Now I would like to add to these vignettes, a couple of other things that I’ve been thinking about more recently.

Firstly, I am deeply concerned about the level of tribalism in our society today. When I look at the kinds of things I see on the news and in social media, what I see is not people engaged in conversation and dialogue.  What I see, it seems to me, is people trying to assert and defend their side by defeating the other.  I don’t want to get too deeply into it, and we’ve talked about this before, but what I see is people acting out of fear.

Secondly, I want to refer you to something we’ve been talking about – the question of Christ and Culture. In his book, Creation, Power, and Truth: The Gospel in a World of Cultural Confusion, N.T. Wright suggests that one of the dominant cultural powers, of which the church needs to both be aware and beware, is imperialism.  With apologies to Wright (because I’m probably not referencing him adequately), he says that the history of the world, and thus our current cultural situation, is defined and shaped by empire.  Whether it is political or economic, empire-making seems to be a dominant paradigm through which people operate.  And Wright suggests, I think rightly so, that this empire-making paradigm has been adopted by (primarily) the Western church.

Now what does this have to do with anything, in particular our topic today – priesthood.
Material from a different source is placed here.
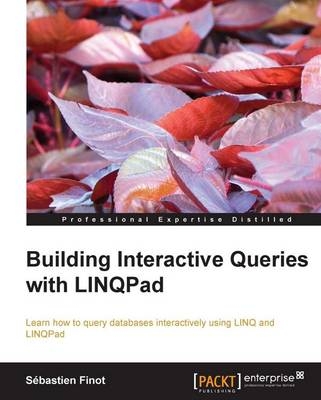 Building Interactive Queries with LINQPad - Sebastien Finot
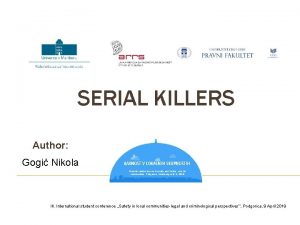 SERIAL KILLERS Author Gogi Nikola Student conference on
Here’s what I want to suggest to you.  In the bible, there are both priests and kings.  There were relationships, that is kings (ideally) relied on priests, but they were distinct.  What we see in scripture, especially the Kings and the Chronicles, is that kings were largely concerned with keeping and enlarging borders.  A kinder way to say that might be that they were concerned with protecting or expanding the nation.  There’s a lot more to be said about this.  Not least of which is that in the same way that, now, Jesus is our sole High Priest, Jesus is the only true king.  But what I want to suggest to you is this.  We are priests.  The church of God, the people of God, is a royal priesthood.

So What Now…?

We are not kings and we are not politicians. We are not called to make war and to conquer.  At the end of the day, the borders of the kingdom are not our responsibility.  Now make no mistake, God has absolutely called us to, “Go therefore and make disciples of all nations…” and “…Go into all the world and proclaim the gospel to the whole creation.”
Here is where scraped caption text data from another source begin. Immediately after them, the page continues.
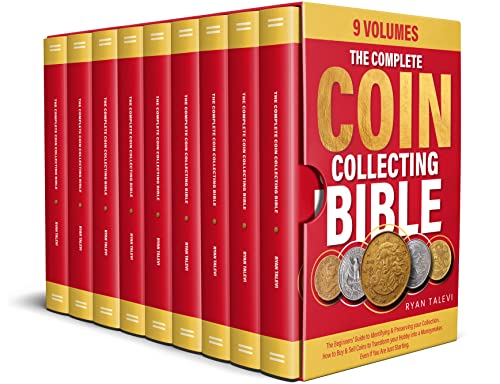 The Complete Coin Collecting Bible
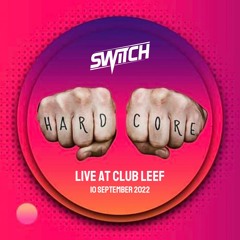 Dj Switch Live at Club Leef (10 Sept 2022)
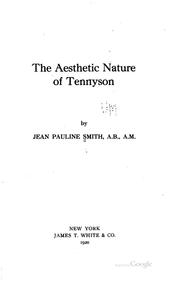 The aesthetic nature of Tennyson by Jean Pauline Smith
But we are not imperialists – we are priests. We are “…a chosen people, a royal priesthood, a holy nation, God’s special possession, that [we] may declare the praises of him who called you out of darkness into his wonderful light.”  We are called to mediate, to demonstrate, and to pour out the grace that we have received to all nations, to the whole of creation.

I wish that I had realized that when I was younger. I wish that my old boss had not “felt bad” because of me.  But that he would have seen that there is a God who longs to heal his brokenness.  I wish that the couple who felt judged and attacked would not have felt judged, lectured, and attacked, but that they could have seen that faith is not a weakness, but a requirement of life.  And I wish that I would have understood that it’s not about winning debates, it’s not about changing minds as much as it is about changing hearts.  I wish that I had realized that when I was younger – and I wish that I lived that better now.

We are mediators.  We are worshippers.  We are priests of the living God, declaring the praises, to a broken world, of him who called us out of darkness into his wonderful light.